I’ve been asked what we should replace Obama-care with, if it’s overturned. My answer is simply: A system in which government has no say, and no money in the distribution or provision of health-care, of any sort, as an entitlement for citizens who have done nothing more than breathed. It is only because of governmental involvement that such shameless thugs as the current dictator of New York City, Mayor Michael Bloomberg, can claim to be acting in the public interest when he bans soft-drinks larger than 16 ounces, or table salt in restaurants, or any of the myriad other tyrannical dicta he puts forth, all “for your own good.” That sort of monstrous conduct by a public official is just the beginning, and it’s also why I wait along with millions of other Americans to see whether the United States Supreme Court will do its duty, or whether it will enable the advance of tyranny.

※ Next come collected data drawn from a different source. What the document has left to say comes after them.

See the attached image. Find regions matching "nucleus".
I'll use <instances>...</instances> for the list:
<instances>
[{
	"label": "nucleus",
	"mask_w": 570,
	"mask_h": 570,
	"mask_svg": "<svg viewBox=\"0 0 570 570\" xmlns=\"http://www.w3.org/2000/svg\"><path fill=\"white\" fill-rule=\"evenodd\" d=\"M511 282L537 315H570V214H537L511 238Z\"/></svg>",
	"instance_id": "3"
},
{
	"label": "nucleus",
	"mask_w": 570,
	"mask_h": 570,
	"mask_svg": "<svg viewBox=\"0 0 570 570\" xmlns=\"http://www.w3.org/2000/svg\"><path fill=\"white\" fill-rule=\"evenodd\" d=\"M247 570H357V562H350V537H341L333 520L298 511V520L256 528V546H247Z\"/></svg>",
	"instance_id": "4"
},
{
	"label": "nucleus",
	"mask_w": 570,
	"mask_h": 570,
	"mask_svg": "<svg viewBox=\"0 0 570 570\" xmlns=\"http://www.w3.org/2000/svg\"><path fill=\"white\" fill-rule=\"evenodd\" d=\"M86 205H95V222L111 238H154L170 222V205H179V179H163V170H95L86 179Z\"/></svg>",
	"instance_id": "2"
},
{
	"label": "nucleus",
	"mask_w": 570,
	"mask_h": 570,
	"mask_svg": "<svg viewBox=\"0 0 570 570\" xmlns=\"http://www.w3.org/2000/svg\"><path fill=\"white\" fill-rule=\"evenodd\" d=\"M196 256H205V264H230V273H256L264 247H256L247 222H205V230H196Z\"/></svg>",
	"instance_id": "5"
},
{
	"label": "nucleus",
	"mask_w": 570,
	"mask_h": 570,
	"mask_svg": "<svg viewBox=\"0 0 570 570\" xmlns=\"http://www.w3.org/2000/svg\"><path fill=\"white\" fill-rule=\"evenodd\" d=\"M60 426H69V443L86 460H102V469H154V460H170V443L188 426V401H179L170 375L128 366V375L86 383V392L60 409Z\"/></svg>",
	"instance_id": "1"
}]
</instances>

There are those who argue that Obama-care must be replaced by something, and my answer is that it should be: The US Constitution. There exists no entitlement to the wealth of others, whether that wealth is to be taken in order to finance beans and rice or blood transfusions and open heart surgery. Some will ask where is my compassion, but I maintain that my compassion is with those whose property and wealth is expropriated in the name of the compassion of others. Unless and until the United States returns to the rule of Constitutional law, the country will continue inexorably downward. There is no compromise between good and evil, yet what all of this redistributionism endorses is plainly evil. None of my readers would walk next door and demand from their neighbors such provisions as they might from time to time need, but too many Americans are all too comfortable sending a government agent in their stead. That’s not liberty. That’s not freedom. That’s not right.